Figure 1.

Graphical representation of single-trial EEG/fMRI analysis. After simultaneous EEG/fMRI data acquisition (A) the EEG data is preprocessed and corrected for fMRI artifacts (B) using independent component analysis (ICA). Subsequently the electrophysiological single-trial values can be extracted (C) using different approaches (D). Classically (D1), single-trial amplitude values are extracted from predefined ERP components. This is based on a chosen electrode site where the ERP component of interest (Nogo-N2 and Nogo-P3) is most pronounced in the grand mean average. Followed by the specification of N2 (280–340 ms, yellow) and P3 (350–570 ms, red) latency ranges which cover best the task-related ERP effects on group level at the selected electrode site (Cz). For each participant the mean single-trial values are extracted from these predefined latency ranges. Alternatively (D2), our approach allows to extract single-trial values from independent components (ICs) which are intra-individually classified and selected in an automated procedure. This is based on a priori specification of latency ranges of interest, in this case located prior (early, yellow) and around (late, red) the individual’s median response time (RT).
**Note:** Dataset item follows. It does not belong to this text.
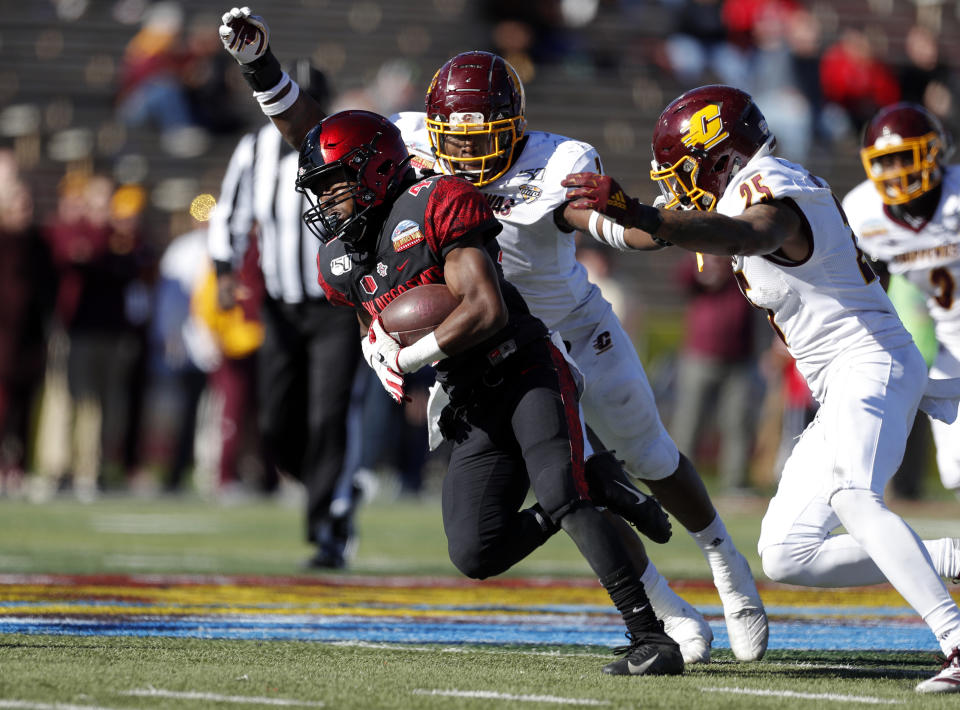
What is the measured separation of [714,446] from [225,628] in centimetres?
945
ICs are intra-individually classified according their association with the Nogo condition (significantly increased amplitudes in Nogo trials compared to Go trials). For each participant the mean single-trial values are extracted from latency ranges in which the respective IC was reliably larger during Nogo. In both approaches the resulting electrophysiological regressors are included in the general linear model of fMRI data analysis (E) in order to perform the single-trial EEG/fMRI data analysis (F).